[START PASSAGE]
From mboxrd@z Thu Jan  1 00:00:00 1970
Return-Path: <xfs-bounce@oss.sgi.com>
Received: with ECARTIS (v1.0.0; list xfs); Thu, 18 Sep 2008 01:50:37 -0700 (PDT)
Received: from relay.sgi.com (relay1.corp.sgi.com [192.26.58.214])
	by oss.sgi.com (8.12.11.20060308/8.12.11/SuSE Linux 0.7) with ESMTP id m8I8oSTs028826
	for <xfs@oss.sgi.com>; Thu, 18 Sep 2008 01:50:28 -0700
Message-ID: <48D218AE.9090400@sgi.com>
Date: Thu, 18 Sep 2008 19:00:30 +1000
From: Lachlan McIlroy <lachlan@sgi.com>
Reply-To: lachlan@sgi.com
MIME-Version: 1.0
Subject: Re: REVIEW: Fix for incore extent corruption.
References: <48D19A83.4040608@thebarn.com> <48D1CD46.4010104@sgi.com> <48D1DCD5.7040502@thebarn.com>
In-Reply-To: <48D1DCD5.7040502@thebarn.com>
Content-Type: text/plain; charset=ISO-8859-1; format=flowed
Content-Transfer-Encoding: 7bit
Sender: xfs-bounce@oss.sgi.com
Errors-to: xfs-bounce@oss.sgi.com
List-Id: xfs
To: Russell Cattelan <cattelan@thebarn.com>
Cc: xfs@oss.sgi.com

Russell, this fixes xfs_iext_irec_compact_full().  If we don't move
all the records from the next page into the current page then we need
to update the er_extoff of the modified page as we move the remaining
extents up.  Would you mind giving it a go?
[END PASSAGE]
[START RECORDS PROVIDED]
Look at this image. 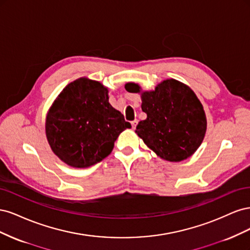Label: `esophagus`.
Instances as JSON below:
<instances>
[{"label": "esophagus", "instance_id": "1", "mask_svg": "<svg viewBox=\"0 0 250 250\" xmlns=\"http://www.w3.org/2000/svg\"><path fill=\"white\" fill-rule=\"evenodd\" d=\"M137 125H138V120H133V121H131V126H132L133 129H134L135 127H137Z\"/></svg>", "mask_w": 250, "mask_h": 250}]
</instances>
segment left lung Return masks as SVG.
I'll return each instance as SVG.
<instances>
[{
	"label": "left lung",
	"instance_id": "obj_1",
	"mask_svg": "<svg viewBox=\"0 0 250 250\" xmlns=\"http://www.w3.org/2000/svg\"><path fill=\"white\" fill-rule=\"evenodd\" d=\"M129 93H141L142 110L137 134L163 160L181 162L201 145L207 131V118L197 96L188 85L167 79L154 90L142 92L137 83H126Z\"/></svg>",
	"mask_w": 250,
	"mask_h": 250
}]
</instances>
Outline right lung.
<instances>
[{
  "label": "right lung",
  "mask_w": 250,
  "mask_h": 250,
  "mask_svg": "<svg viewBox=\"0 0 250 250\" xmlns=\"http://www.w3.org/2000/svg\"><path fill=\"white\" fill-rule=\"evenodd\" d=\"M126 128L131 125L108 102L107 87L85 77L62 89L46 119L52 151L74 168H87L104 160Z\"/></svg>",
  "instance_id": "1"
}]
</instances>
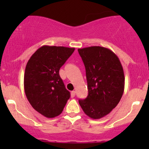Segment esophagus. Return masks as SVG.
Returning <instances> with one entry per match:
<instances>
[{"mask_svg": "<svg viewBox=\"0 0 149 149\" xmlns=\"http://www.w3.org/2000/svg\"><path fill=\"white\" fill-rule=\"evenodd\" d=\"M75 95H76V91H72L71 92H70V96H71V97H74Z\"/></svg>", "mask_w": 149, "mask_h": 149, "instance_id": "1", "label": "esophagus"}]
</instances>
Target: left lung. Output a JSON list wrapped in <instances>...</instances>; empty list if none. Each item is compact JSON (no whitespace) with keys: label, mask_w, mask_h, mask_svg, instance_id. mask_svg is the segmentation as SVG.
<instances>
[{"label":"left lung","mask_w":149,"mask_h":149,"mask_svg":"<svg viewBox=\"0 0 149 149\" xmlns=\"http://www.w3.org/2000/svg\"><path fill=\"white\" fill-rule=\"evenodd\" d=\"M78 51L85 65L88 91L85 100H79V104L87 116L100 119L120 101L125 88L123 66L108 48L91 46Z\"/></svg>","instance_id":"left-lung-1"}]
</instances>
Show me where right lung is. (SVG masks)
I'll list each match as a JSON object with an SVG mask.
<instances>
[{
	"label": "right lung",
	"instance_id": "right-lung-1",
	"mask_svg": "<svg viewBox=\"0 0 149 149\" xmlns=\"http://www.w3.org/2000/svg\"><path fill=\"white\" fill-rule=\"evenodd\" d=\"M74 50L73 47L44 45L28 61L24 78L25 94L32 107L46 118L62 113L70 98L59 70Z\"/></svg>",
	"mask_w": 149,
	"mask_h": 149
}]
</instances>
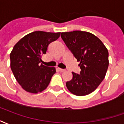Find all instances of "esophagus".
<instances>
[{
    "label": "esophagus",
    "mask_w": 124,
    "mask_h": 124,
    "mask_svg": "<svg viewBox=\"0 0 124 124\" xmlns=\"http://www.w3.org/2000/svg\"><path fill=\"white\" fill-rule=\"evenodd\" d=\"M58 70H59L60 72H65V71H66L65 69H62V68H58Z\"/></svg>",
    "instance_id": "1"
}]
</instances>
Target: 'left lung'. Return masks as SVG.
I'll list each match as a JSON object with an SVG mask.
<instances>
[{"label":"left lung","instance_id":"1","mask_svg":"<svg viewBox=\"0 0 124 124\" xmlns=\"http://www.w3.org/2000/svg\"><path fill=\"white\" fill-rule=\"evenodd\" d=\"M61 38L80 62V73L72 72V79L66 84L68 90L78 96L92 93L105 78L109 65L108 50L98 37L88 32H62Z\"/></svg>","mask_w":124,"mask_h":124}]
</instances>
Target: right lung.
<instances>
[{
    "mask_svg": "<svg viewBox=\"0 0 124 124\" xmlns=\"http://www.w3.org/2000/svg\"><path fill=\"white\" fill-rule=\"evenodd\" d=\"M60 35V32L35 31L24 36L14 46L10 54V68L16 80L26 92H41L48 86L56 68L40 64L41 56Z\"/></svg>",
    "mask_w": 124,
    "mask_h": 124,
    "instance_id": "obj_1",
    "label": "right lung"
}]
</instances>
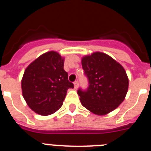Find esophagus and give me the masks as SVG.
Here are the masks:
<instances>
[{"instance_id":"34e87169","label":"esophagus","mask_w":151,"mask_h":151,"mask_svg":"<svg viewBox=\"0 0 151 151\" xmlns=\"http://www.w3.org/2000/svg\"><path fill=\"white\" fill-rule=\"evenodd\" d=\"M73 83H74V87H75V88H77L78 87V81H75L74 82H73Z\"/></svg>"}]
</instances>
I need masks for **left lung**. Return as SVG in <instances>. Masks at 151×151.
Instances as JSON below:
<instances>
[{"label":"left lung","instance_id":"8db88e82","mask_svg":"<svg viewBox=\"0 0 151 151\" xmlns=\"http://www.w3.org/2000/svg\"><path fill=\"white\" fill-rule=\"evenodd\" d=\"M82 65L88 81L87 88L77 91L83 106L97 115L115 110L128 91L129 78L124 68L101 52L83 57Z\"/></svg>","mask_w":151,"mask_h":151}]
</instances>
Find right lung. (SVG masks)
<instances>
[{"label":"right lung","instance_id":"add662e5","mask_svg":"<svg viewBox=\"0 0 151 151\" xmlns=\"http://www.w3.org/2000/svg\"><path fill=\"white\" fill-rule=\"evenodd\" d=\"M63 65L61 56L50 51L40 56L25 70L22 95L29 107L38 114L55 113L63 105L68 89L74 88L68 80Z\"/></svg>","mask_w":151,"mask_h":151}]
</instances>
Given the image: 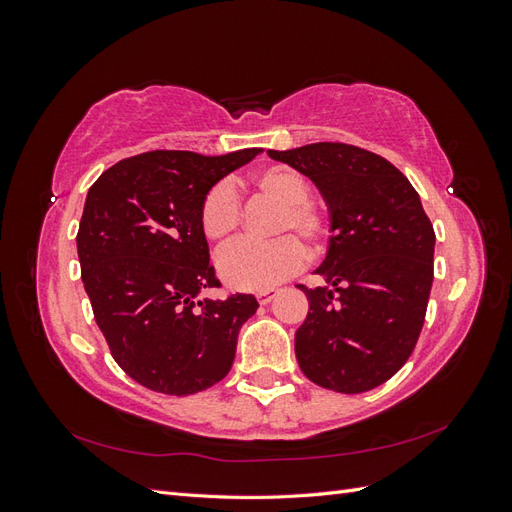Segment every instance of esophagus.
Segmentation results:
<instances>
[{"label": "esophagus", "instance_id": "esophagus-1", "mask_svg": "<svg viewBox=\"0 0 512 512\" xmlns=\"http://www.w3.org/2000/svg\"><path fill=\"white\" fill-rule=\"evenodd\" d=\"M275 297H277V290H275V288L262 290V292H258V294H256V299H258V303H260V305H267V303H271Z\"/></svg>", "mask_w": 512, "mask_h": 512}]
</instances>
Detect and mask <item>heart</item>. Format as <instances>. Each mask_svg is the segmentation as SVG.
<instances>
[{
  "label": "heart",
  "mask_w": 512,
  "mask_h": 512,
  "mask_svg": "<svg viewBox=\"0 0 512 512\" xmlns=\"http://www.w3.org/2000/svg\"><path fill=\"white\" fill-rule=\"evenodd\" d=\"M254 188L280 205L273 222V235H282L267 243L241 241L220 256L218 269L222 280L235 290L262 292L284 282L305 262V243L316 252L329 232L324 209L309 200V183L297 170L271 166L254 177ZM241 220L239 194L228 181L215 183L200 205V226L207 239L224 245L232 239Z\"/></svg>",
  "instance_id": "heart-1"
}]
</instances>
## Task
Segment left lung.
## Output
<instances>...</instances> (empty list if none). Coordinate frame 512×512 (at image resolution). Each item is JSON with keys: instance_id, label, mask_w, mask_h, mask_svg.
<instances>
[{"instance_id": "obj_1", "label": "left lung", "mask_w": 512, "mask_h": 512, "mask_svg": "<svg viewBox=\"0 0 512 512\" xmlns=\"http://www.w3.org/2000/svg\"><path fill=\"white\" fill-rule=\"evenodd\" d=\"M269 158L312 181L329 209V245L305 288L294 333L303 374L322 389L365 393L395 376L421 335L436 232L412 183L389 160L344 143H312Z\"/></svg>"}]
</instances>
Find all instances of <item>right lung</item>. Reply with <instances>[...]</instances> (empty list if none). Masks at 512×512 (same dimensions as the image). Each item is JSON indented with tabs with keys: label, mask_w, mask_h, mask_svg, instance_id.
<instances>
[{
	"label": "right lung",
	"mask_w": 512,
	"mask_h": 512,
	"mask_svg": "<svg viewBox=\"0 0 512 512\" xmlns=\"http://www.w3.org/2000/svg\"><path fill=\"white\" fill-rule=\"evenodd\" d=\"M260 151H147L104 170L87 192L76 235L85 292L113 359L151 391H205L235 361L239 329L258 301L203 297L220 282L200 205Z\"/></svg>",
	"instance_id": "1"
}]
</instances>
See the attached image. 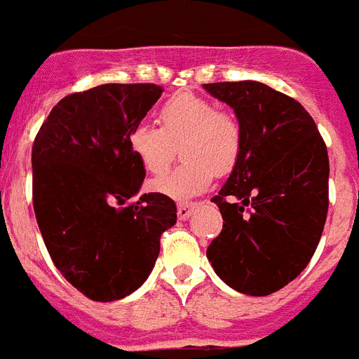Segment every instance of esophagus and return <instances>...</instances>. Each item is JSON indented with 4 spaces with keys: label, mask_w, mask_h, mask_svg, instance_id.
<instances>
[{
    "label": "esophagus",
    "mask_w": 359,
    "mask_h": 359,
    "mask_svg": "<svg viewBox=\"0 0 359 359\" xmlns=\"http://www.w3.org/2000/svg\"><path fill=\"white\" fill-rule=\"evenodd\" d=\"M195 208H197L195 202H179L177 204V215H179L180 220H188Z\"/></svg>",
    "instance_id": "34e87169"
}]
</instances>
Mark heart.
Returning a JSON list of instances; mask_svg holds the SVG:
<instances>
[{
  "mask_svg": "<svg viewBox=\"0 0 359 359\" xmlns=\"http://www.w3.org/2000/svg\"><path fill=\"white\" fill-rule=\"evenodd\" d=\"M161 128L139 123L128 133V146L144 171L162 175L180 148L182 164L155 191L173 198H189L204 191L217 173L235 166L242 148V132L233 115L195 93H177L158 110Z\"/></svg>",
  "mask_w": 359,
  "mask_h": 359,
  "instance_id": "1",
  "label": "heart"
}]
</instances>
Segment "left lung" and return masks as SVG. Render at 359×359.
<instances>
[{"mask_svg": "<svg viewBox=\"0 0 359 359\" xmlns=\"http://www.w3.org/2000/svg\"><path fill=\"white\" fill-rule=\"evenodd\" d=\"M233 108L242 148L211 202L222 231L205 251L235 291L267 296L313 258L329 210V155L309 111L258 81L204 85Z\"/></svg>", "mask_w": 359, "mask_h": 359, "instance_id": "obj_1", "label": "left lung"}]
</instances>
[END RECORDS PROVIDED]
### DIRECTION
Which function does the email say this change fixes? These rows were taken from a different source than the email.

### THE REPLY
xfs_iext_irec_compact_full()